Getting to victory will be an ugly thing. Our weapons will kill innocents, just as they did in Nagasaki and Dresden. And we will suffer our own losses. It’s becoming increasingly apparent that America will have to suffer a grievous loss before unshackling its own might. And our first grievous loss will not be our last. Like any global conflagration, this one will be full of horrors, horrors that most refuse to contemplate.
SO WHAT’S THE ALTERNATIVE? Graham Allison, Joe Nye and other Kennedy School types will tell you that we can talk Radical Islamists out of this whole crazy Jihad thing with just some judicious use of our “soft power.” We can win hearts and minds, they argue, if we just try a little tenderness.
Their argument, however, betrays a spectacular ignorance regarding Jihad philosophy . There’s nothing new going on here, nothing that’s not 14 centuries old. The only difference is that a trillion dollars in petro-dollars has given the forces of Jihad power and reach that even the Prophet never imagined. To think we can jawbone our way out of this is dangerously wishful thinking.
It’s an ugly situation.
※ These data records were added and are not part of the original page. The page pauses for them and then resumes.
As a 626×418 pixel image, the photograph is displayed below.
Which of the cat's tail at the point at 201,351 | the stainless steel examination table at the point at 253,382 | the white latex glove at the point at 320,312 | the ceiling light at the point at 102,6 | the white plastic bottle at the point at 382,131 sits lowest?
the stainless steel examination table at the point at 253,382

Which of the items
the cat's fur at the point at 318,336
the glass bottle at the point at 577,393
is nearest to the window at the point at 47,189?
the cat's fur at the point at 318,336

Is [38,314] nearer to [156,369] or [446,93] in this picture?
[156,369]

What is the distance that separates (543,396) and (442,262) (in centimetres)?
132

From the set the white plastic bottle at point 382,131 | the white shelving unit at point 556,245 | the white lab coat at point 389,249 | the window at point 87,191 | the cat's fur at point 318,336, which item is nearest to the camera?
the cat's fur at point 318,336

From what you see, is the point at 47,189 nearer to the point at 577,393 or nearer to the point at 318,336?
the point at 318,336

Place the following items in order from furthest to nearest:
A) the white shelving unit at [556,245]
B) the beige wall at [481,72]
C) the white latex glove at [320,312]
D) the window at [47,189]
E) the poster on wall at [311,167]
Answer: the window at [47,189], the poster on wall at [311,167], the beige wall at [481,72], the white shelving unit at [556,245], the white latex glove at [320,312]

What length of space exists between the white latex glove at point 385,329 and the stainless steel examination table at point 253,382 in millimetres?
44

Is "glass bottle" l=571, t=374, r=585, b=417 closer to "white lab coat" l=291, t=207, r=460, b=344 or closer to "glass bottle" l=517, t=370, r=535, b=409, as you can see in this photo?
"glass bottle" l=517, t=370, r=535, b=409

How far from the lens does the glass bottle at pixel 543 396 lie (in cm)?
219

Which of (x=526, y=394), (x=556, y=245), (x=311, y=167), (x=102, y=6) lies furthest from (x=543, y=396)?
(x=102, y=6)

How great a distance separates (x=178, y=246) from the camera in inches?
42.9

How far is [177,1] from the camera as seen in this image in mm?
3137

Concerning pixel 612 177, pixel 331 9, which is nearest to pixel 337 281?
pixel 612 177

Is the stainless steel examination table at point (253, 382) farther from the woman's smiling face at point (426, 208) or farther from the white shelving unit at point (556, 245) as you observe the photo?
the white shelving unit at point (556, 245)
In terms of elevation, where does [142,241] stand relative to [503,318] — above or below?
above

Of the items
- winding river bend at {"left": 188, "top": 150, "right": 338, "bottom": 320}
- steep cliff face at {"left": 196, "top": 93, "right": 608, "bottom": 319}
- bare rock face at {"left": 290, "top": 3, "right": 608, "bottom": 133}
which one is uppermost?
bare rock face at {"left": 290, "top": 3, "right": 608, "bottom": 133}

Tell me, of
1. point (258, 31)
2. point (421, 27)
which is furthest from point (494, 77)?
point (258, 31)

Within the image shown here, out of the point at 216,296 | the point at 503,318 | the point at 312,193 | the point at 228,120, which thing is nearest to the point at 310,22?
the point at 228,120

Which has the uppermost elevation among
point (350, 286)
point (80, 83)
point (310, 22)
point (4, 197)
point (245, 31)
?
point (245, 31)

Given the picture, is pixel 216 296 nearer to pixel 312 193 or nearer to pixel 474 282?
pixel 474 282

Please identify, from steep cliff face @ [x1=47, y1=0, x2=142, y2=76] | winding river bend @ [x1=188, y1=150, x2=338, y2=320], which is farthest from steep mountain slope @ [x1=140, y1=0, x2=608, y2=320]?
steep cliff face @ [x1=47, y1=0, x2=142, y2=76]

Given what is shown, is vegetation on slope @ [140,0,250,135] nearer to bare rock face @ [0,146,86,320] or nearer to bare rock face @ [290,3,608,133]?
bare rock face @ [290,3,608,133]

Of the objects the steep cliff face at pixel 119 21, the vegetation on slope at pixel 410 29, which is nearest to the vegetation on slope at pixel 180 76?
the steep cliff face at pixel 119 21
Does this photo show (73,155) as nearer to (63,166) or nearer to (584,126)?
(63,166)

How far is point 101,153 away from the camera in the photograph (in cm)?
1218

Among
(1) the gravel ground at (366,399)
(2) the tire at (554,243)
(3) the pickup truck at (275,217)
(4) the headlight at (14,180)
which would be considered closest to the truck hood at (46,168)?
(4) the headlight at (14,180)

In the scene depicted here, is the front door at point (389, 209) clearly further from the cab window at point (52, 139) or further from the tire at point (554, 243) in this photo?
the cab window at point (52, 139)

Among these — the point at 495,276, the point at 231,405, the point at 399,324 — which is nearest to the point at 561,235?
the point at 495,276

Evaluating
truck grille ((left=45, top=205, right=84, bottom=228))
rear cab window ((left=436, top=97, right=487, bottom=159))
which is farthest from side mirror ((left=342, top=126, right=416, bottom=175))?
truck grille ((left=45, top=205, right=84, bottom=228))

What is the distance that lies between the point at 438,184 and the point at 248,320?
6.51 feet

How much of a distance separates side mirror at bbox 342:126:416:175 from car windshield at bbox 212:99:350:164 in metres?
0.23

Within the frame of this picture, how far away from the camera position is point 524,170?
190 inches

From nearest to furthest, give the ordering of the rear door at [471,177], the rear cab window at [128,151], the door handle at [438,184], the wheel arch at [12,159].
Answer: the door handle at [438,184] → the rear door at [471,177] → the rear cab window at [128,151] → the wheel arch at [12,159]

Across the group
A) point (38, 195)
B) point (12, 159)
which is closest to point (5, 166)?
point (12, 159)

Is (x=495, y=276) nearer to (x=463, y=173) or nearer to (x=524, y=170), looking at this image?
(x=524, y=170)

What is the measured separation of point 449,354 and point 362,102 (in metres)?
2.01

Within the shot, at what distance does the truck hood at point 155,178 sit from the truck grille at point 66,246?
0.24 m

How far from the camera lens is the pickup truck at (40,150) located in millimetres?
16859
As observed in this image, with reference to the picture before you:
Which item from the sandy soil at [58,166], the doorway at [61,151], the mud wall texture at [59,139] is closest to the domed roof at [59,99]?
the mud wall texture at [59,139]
It’s a miserable reality. But denying it or creating elegant professorial sophistries won’t make it vanish.
We can win and we will win, but doing so will be neither painless, bloodless or easy.
The suicide-inducing disease of liberalism has sapped the spines and gonads of the world and the Islamofascists know it and they will sweep thru us like the armies of the dead in "Return of the King". When you've got three Palestinians getting caught in Michigan with 1000 cell phones which can be used to set off bombs, Madrid-style; Keith Olberman making the UK plane-bombing plot sound like a Team Dubya scam; Mike Wallace rushing to Iran to suck the Iranian Hitler's dick, pronounce it tasty and refer to Israel as "the Zionist state"; and now reports that the pathetic PM of Israel, Olmert, who mismanaged Israel's response to Hezbollah's terror is about to buy into a UN deal which will hand Israel it's first defeat in war (and probably not the last), the jihadis, with their single-minded focus on incinerating the future must be sharpening their daggers and smiling at the victory that will be handed to them more than won.
Yeah, try to have a nice weekend knowing all this.